Each community must teach that something special unites its citizens, that its distribution of wealth and position is not random or unfair, that its rulers are able to see what is best, that some types of art and education should be promoted and others disdained, and that common effort must when necessary supplant individual satisfaction. The Republic's stories about citizens' origin and class position, and its attempt to institute perfect breeding, common ownership, and rule by philosophers are extreme ways to meet these needs. The absurdity of these tales, however, the conflict between lives devoted to philosophic examination and to managing political trivia, and the inevitable division between private desire and common good, all show that political life cannot perfectly embody wisdom, just distribution, and devotion to the common good.
Part of Plato's intention in the Republic is to make such political imperfection visible.
Stanley Rosen disputes this interpretation in Plato's Republic: A Study. He labels it "Straussian," while acknowledging his debt to Leo Strauss. Plato would not have elaborated the Republic's institutions so fully or consorted with tyrants in Syracuse had he not believed them to be practically good and hoped to implement them. The source of political extremism is not citizens' desire for a perfect justice that proves unattainable politically, but philosophers' ambitions. Still, Rosen is too much a student of Strauss to believe that we can separate anything Plato writes from its dramatic context. He therefore often backtracks from the more extreme versions of his claim: The Republic is a "daydream" whose source is the philosopher's wish to be a tyrant, but it also recognizes both the danger of implementing this wish and the philosopher's contrary desire not to rule.
Rosen's point, finally, is that, although rule of the wise is just, it will not bring happiness.
Rosen's book is a long, detailed, thoughtful discussion of each section of the Republic. It makes arguments in every chapter that are worth pondering. Perhaps surprisingly, however, given Rosen's view of Plato's political purpose, he does not say much about the Republic's political institutions that is not apparent in Strauss, Allan Bloom, and others. Rosen's most intriguing practical arguments concern Plato's failure to uncover the phenomenon of political prudence that is central in Aristotle. Rosen also questions the analogy between the city and the soul around which Plato organizes much of his discussion. Here, however, he does not credit sufficiently the difficulties with the comparison to which Plato himself points.
Rosen's strength is his discussion of Plato's famous "Ideas," and other philosophical subjects. He does not accept arguments that Plato is not serious about the Ideas' existence. He explores their basis in "the everyday act of discerning shapes, patterns, forms, or looks that allow us to distinguish one thing from another." He reminds contemporary thinkers who believe that everything is a matter of what comes into being and passes away that, ultimately, "the absence of formal structure leaves us with nothing to talk about and thus nothing to say."

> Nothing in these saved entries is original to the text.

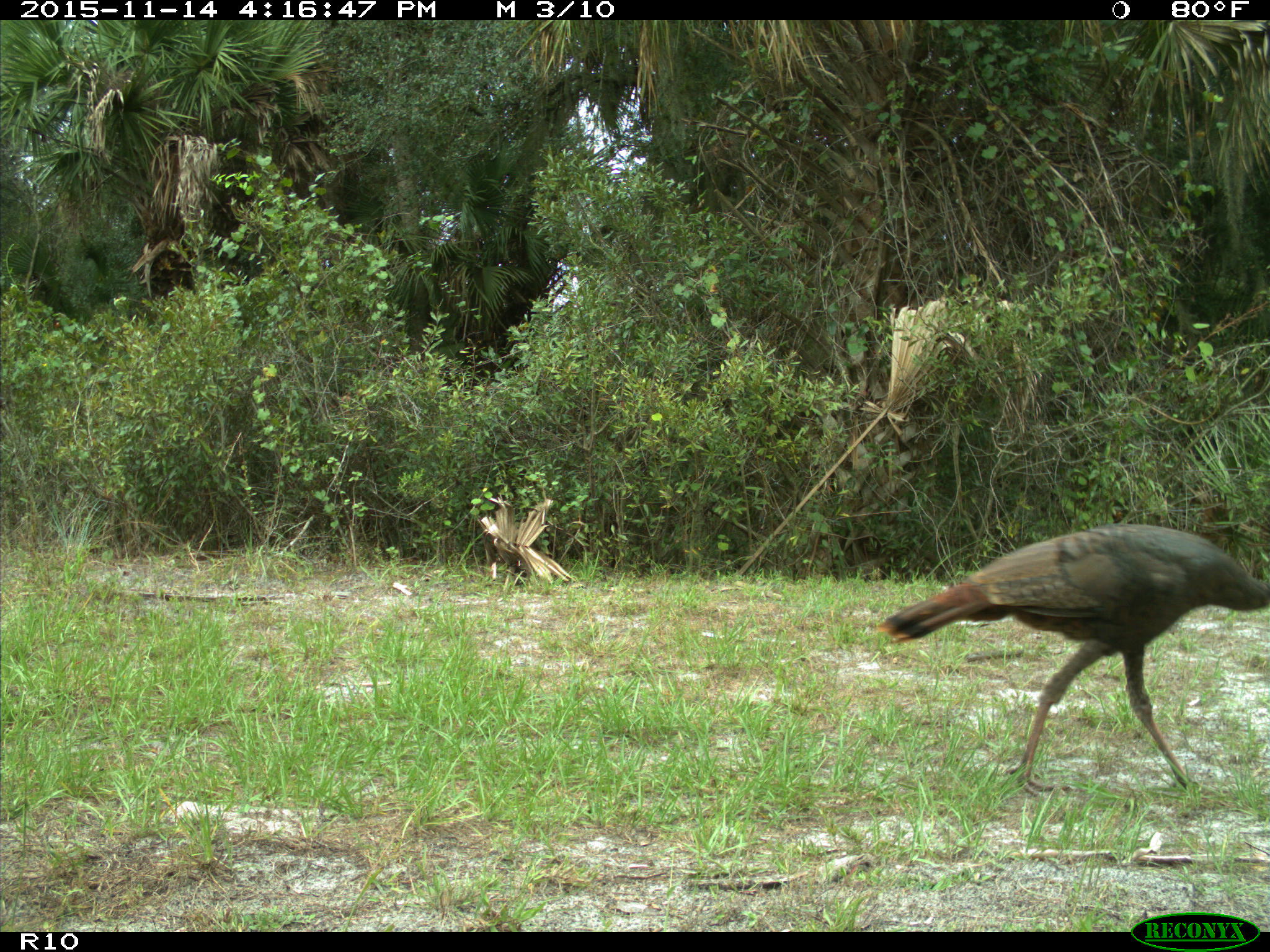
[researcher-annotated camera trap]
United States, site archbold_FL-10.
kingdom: Animalia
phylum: Chordata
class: Aves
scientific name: Aves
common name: birds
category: unidentified bird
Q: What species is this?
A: Unidentified bird (birds) (Aves).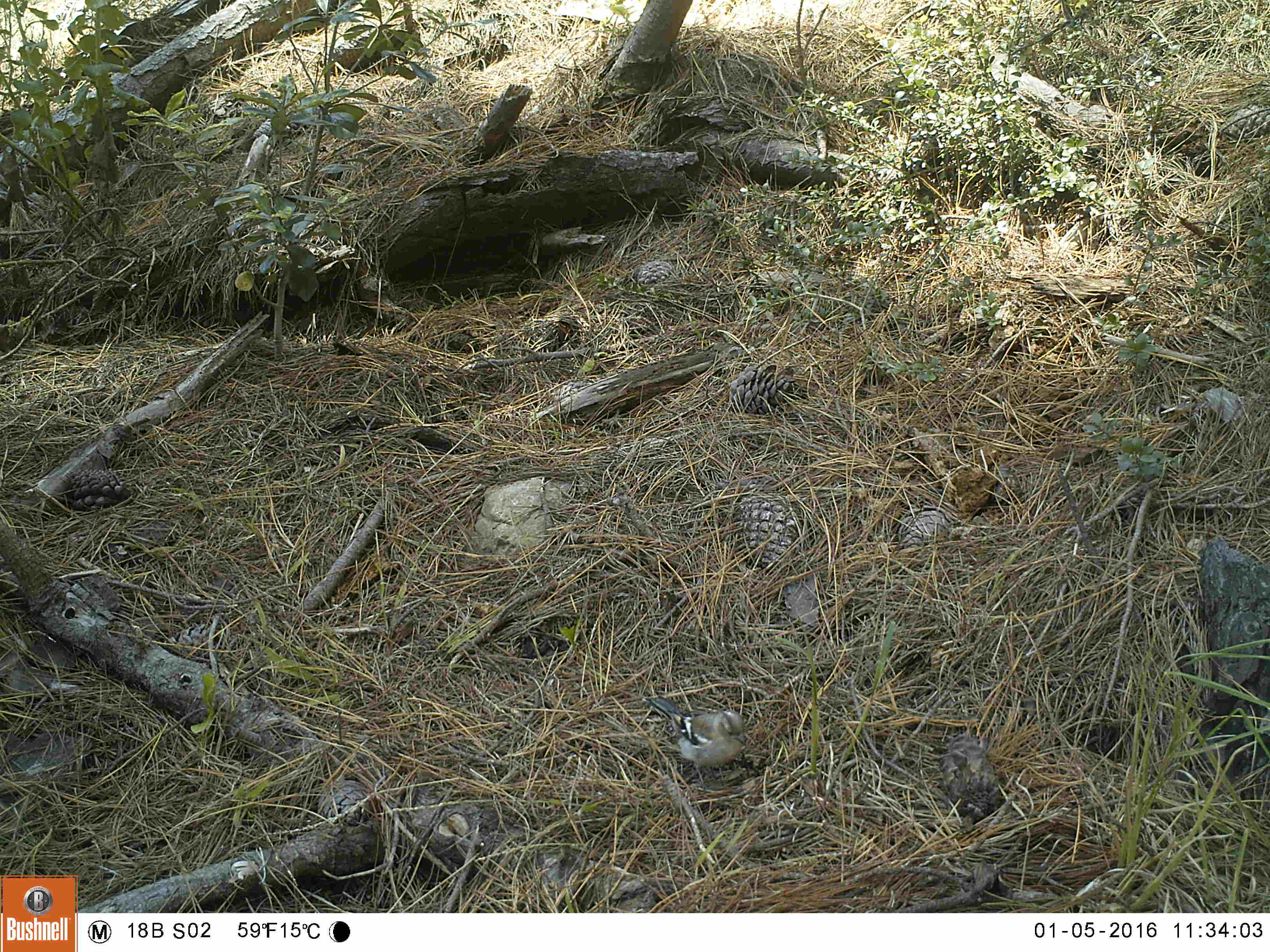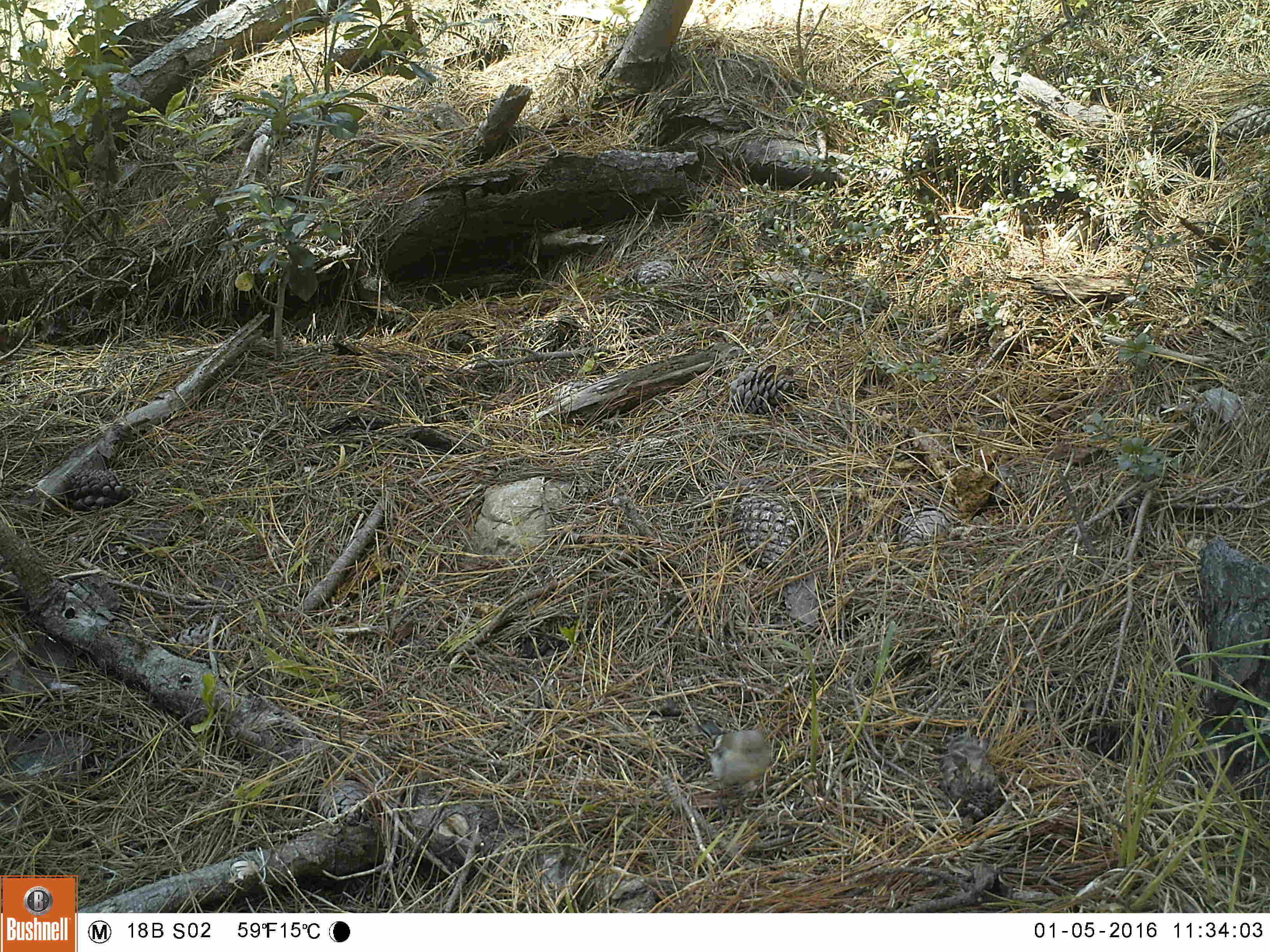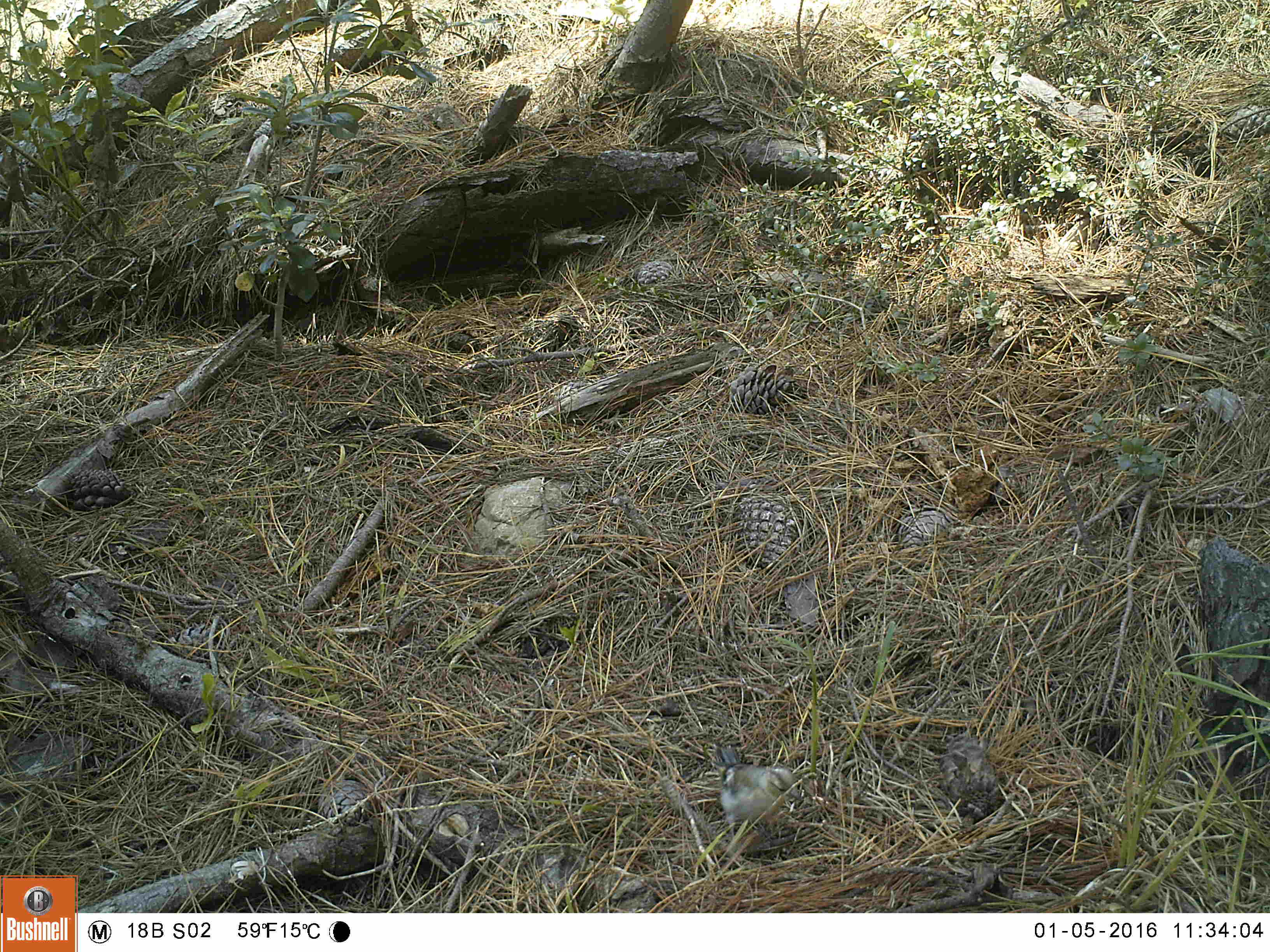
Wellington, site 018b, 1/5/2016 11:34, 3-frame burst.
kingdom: Animalia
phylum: Chordata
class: Aves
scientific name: Aves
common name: bird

Rosen illuminates Plato's Ideas by giving a searching and powerful discussion of the meaning of models, paradigms, and examples, for (among other things) Ideas are models. But Rosen so fully splits recognizing an Idea such as justice from judging which actions are just that he claims that knowing what justice is theoretically is useless politically. He arrives at this disjunction only by downplaying ways of connecting ideas and actions that split them less completely: originals and their images, wholes and their parts, aspiration and what satisfies it.
But why should recognizing what, say, courage is not help us to become more courageous, and act more courageously?